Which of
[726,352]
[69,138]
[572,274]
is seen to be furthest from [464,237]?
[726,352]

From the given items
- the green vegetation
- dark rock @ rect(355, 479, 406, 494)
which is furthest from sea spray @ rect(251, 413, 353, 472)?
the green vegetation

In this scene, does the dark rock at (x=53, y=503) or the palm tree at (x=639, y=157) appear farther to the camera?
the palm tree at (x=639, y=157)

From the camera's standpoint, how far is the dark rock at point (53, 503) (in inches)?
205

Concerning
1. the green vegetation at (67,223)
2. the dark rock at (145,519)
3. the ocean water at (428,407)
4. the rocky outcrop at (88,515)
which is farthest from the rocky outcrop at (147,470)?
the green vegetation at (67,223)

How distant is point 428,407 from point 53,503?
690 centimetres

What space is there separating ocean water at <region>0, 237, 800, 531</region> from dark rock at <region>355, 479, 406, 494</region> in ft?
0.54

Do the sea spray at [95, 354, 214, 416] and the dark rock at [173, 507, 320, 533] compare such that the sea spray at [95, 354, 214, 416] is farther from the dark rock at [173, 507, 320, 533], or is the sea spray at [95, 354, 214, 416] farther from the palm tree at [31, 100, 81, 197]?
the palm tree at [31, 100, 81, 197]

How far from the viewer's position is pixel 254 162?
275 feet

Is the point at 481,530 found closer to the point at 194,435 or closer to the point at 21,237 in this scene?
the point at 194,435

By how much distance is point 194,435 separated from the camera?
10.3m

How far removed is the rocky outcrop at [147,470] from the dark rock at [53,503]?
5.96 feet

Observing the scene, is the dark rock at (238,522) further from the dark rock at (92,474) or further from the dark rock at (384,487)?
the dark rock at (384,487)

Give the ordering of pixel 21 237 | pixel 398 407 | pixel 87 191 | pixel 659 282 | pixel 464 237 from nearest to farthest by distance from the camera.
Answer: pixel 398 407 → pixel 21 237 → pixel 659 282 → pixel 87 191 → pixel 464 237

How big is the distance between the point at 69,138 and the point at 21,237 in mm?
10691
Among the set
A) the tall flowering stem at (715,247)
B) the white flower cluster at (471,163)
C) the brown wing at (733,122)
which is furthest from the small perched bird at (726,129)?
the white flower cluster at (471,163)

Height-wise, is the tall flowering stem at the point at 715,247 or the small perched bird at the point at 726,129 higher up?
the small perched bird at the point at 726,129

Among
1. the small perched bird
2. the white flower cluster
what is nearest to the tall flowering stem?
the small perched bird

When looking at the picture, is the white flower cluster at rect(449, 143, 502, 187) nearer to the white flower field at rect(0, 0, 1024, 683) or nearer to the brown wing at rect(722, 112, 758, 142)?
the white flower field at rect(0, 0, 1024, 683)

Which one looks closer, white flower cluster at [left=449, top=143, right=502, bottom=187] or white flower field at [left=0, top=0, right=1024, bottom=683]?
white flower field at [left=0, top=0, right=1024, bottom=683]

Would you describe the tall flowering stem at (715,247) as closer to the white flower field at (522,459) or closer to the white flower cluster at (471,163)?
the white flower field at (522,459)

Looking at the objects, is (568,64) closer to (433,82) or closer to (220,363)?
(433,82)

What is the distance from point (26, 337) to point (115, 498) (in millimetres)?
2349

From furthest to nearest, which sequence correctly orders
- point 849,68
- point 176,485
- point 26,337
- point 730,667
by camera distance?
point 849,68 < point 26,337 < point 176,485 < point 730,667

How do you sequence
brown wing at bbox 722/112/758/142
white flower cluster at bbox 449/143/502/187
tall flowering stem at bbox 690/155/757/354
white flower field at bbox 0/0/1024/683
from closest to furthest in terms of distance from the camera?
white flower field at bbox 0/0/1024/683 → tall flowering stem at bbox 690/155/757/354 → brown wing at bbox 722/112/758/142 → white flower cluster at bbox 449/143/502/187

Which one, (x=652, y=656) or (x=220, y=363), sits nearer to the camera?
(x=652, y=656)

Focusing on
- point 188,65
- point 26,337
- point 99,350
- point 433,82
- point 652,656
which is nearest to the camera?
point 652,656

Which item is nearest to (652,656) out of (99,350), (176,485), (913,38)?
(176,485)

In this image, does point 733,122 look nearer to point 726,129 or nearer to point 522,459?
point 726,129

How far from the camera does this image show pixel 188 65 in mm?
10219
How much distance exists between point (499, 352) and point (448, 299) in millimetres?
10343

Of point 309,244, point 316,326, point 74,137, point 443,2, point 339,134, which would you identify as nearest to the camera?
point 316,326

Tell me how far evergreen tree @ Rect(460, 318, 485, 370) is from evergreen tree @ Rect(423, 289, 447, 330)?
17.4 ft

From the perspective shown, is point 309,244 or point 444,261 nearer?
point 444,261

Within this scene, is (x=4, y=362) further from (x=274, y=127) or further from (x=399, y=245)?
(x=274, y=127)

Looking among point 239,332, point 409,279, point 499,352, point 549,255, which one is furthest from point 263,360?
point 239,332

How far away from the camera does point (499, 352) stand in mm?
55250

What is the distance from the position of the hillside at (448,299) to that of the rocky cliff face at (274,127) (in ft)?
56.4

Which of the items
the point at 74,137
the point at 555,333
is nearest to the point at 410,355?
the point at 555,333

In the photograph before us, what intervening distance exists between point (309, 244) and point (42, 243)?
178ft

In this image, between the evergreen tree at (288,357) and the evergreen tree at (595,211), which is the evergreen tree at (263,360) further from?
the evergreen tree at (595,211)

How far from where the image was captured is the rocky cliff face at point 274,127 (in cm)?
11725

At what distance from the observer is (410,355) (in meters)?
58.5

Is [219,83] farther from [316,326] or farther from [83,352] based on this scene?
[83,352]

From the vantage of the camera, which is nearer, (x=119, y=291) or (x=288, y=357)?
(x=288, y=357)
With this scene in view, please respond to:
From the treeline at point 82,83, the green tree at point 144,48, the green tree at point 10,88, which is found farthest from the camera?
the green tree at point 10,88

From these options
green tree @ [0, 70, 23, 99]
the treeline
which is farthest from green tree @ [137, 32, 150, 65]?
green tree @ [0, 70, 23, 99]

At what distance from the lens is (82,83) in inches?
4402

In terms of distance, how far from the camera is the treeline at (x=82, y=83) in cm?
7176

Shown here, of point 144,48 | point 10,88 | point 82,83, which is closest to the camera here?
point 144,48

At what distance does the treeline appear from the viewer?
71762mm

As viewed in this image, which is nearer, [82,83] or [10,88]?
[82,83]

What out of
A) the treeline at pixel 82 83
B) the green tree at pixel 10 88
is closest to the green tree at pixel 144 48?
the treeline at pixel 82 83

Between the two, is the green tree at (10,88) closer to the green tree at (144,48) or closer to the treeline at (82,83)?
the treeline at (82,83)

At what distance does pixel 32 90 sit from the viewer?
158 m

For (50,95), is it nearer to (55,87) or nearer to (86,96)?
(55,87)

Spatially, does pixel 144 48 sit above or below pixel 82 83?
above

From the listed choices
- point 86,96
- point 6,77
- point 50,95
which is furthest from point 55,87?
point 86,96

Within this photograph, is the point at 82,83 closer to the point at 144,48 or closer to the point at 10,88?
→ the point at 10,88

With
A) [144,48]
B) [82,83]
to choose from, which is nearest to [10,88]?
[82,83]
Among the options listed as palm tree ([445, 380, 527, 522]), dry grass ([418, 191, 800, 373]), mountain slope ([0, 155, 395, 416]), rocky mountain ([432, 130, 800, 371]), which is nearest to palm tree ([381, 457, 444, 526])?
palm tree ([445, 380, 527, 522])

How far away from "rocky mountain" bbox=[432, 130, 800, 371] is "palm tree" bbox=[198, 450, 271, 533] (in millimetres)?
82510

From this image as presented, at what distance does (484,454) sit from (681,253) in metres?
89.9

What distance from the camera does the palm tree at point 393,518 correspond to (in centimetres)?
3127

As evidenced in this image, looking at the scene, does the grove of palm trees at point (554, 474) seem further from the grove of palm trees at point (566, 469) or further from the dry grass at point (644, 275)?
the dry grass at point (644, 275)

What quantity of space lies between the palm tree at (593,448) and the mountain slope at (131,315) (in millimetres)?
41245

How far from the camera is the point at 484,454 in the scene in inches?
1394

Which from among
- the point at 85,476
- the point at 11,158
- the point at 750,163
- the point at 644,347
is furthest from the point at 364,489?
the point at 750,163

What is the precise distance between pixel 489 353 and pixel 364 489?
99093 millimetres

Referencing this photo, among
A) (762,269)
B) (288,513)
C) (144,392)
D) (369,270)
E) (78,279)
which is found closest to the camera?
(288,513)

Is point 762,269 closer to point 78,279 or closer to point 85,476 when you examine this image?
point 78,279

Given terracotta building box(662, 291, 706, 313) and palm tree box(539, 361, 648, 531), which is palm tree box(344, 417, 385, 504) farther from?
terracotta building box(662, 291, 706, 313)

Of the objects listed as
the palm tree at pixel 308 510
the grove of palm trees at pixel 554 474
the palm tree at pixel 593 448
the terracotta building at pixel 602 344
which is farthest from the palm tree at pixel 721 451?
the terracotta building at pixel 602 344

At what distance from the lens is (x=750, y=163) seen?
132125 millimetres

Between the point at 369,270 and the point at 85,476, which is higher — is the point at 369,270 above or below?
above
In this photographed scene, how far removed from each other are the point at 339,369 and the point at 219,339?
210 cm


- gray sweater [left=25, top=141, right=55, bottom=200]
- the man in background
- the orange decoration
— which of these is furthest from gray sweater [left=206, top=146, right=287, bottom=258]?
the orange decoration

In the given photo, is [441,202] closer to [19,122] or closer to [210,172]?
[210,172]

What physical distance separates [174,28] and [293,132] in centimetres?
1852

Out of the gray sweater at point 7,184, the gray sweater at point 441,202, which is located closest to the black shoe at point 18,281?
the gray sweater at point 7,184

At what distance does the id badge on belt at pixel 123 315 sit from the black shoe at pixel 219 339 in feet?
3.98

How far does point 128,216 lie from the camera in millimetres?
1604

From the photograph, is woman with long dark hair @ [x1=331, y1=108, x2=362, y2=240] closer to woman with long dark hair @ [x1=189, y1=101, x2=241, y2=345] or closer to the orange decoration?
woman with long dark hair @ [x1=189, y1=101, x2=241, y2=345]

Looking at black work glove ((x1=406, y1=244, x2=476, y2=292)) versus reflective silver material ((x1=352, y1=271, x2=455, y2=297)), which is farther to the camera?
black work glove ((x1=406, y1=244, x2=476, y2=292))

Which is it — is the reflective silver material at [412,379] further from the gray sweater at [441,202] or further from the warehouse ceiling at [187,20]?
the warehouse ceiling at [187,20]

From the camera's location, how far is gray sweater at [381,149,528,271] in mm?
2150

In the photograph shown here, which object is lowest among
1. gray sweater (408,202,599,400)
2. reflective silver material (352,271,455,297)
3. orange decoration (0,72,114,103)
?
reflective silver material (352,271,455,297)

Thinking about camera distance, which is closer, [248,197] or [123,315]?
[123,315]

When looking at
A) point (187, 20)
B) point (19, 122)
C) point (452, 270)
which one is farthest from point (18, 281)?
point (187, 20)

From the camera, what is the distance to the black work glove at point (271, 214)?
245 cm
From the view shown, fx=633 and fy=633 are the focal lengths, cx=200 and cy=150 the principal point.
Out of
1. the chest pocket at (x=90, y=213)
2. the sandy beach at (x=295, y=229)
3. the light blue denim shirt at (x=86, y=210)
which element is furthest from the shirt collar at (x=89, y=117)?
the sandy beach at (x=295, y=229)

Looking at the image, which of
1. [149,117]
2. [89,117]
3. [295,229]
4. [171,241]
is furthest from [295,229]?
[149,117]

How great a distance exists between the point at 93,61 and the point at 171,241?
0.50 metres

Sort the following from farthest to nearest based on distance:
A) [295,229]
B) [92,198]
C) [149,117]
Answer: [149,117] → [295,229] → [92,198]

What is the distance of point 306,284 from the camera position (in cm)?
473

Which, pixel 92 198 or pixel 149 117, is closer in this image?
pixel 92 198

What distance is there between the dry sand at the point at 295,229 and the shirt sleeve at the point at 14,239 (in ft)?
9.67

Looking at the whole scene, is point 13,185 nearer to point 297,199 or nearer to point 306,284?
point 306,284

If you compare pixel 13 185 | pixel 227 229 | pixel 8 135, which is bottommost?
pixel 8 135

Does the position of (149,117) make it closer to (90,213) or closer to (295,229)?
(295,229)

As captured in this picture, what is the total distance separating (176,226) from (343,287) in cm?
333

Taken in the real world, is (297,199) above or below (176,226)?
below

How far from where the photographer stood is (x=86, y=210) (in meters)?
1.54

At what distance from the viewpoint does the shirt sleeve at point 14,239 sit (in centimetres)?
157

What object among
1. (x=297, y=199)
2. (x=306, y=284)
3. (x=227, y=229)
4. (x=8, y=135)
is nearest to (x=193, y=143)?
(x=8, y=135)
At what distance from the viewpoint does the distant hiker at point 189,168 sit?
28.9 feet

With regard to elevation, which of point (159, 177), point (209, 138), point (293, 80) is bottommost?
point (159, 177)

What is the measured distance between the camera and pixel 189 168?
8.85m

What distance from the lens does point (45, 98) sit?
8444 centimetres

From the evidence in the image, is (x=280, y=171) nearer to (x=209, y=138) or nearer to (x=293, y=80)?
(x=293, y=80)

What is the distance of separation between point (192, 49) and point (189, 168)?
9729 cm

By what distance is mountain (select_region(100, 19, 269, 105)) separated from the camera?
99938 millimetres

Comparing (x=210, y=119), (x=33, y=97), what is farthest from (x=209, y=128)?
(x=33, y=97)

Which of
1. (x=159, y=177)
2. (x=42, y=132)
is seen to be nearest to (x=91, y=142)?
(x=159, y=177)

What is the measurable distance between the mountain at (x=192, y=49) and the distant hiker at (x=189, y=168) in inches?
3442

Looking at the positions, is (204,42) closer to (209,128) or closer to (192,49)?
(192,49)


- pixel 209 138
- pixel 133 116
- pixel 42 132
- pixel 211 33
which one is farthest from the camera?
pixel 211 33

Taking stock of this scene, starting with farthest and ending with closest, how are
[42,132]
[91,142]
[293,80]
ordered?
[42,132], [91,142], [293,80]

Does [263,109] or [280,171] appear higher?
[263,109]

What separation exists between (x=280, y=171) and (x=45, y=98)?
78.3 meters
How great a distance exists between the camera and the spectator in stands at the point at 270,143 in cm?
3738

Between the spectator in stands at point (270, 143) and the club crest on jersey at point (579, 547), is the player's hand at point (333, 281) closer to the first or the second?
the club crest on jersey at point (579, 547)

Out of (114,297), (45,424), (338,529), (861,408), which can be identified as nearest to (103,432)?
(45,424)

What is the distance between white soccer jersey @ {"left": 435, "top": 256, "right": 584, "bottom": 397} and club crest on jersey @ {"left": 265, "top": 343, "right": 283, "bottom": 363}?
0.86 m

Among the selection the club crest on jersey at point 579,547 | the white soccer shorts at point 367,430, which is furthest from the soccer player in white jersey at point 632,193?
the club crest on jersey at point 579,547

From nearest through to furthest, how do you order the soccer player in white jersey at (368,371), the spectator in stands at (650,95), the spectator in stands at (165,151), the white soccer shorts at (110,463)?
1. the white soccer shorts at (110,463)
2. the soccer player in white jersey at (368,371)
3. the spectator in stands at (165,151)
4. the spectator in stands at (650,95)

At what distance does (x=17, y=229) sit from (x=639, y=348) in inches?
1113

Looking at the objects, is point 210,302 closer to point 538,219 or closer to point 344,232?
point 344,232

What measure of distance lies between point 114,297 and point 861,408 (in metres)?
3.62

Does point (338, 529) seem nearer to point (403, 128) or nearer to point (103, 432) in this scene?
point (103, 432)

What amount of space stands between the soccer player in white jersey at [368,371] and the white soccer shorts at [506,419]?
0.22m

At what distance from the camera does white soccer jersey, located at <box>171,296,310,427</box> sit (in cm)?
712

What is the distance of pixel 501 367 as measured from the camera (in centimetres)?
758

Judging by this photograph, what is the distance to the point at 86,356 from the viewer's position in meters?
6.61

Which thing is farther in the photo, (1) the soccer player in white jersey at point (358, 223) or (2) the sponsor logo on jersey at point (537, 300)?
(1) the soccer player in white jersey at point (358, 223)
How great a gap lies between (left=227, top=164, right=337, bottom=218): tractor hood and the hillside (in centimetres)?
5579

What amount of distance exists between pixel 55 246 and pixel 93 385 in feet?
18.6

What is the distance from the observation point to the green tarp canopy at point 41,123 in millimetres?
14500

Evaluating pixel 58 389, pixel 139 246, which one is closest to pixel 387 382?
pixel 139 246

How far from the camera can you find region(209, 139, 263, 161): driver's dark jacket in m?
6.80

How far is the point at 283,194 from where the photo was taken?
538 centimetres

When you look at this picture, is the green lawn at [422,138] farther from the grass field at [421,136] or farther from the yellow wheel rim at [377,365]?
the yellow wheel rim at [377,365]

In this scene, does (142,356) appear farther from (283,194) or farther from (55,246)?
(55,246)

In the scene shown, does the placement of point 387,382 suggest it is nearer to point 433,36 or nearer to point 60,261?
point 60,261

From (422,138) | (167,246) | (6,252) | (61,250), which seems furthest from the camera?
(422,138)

BRIEF ->
Output the lines from the one containing "What is the distance of separation" up to and including the one containing "99938 millimetres" as a two-column CSV with the headers text and answer. Give one row for each line and its answer, with each value in a single quoted field and any line breaks replaced by spaces.

TASK RESULT ->
text,answer
"What is the distance of separation between point (192, 49) and point (189, 168)?","9729 cm"
"By what distance is mountain (select_region(100, 19, 269, 105)) separated from the camera?","99938 millimetres"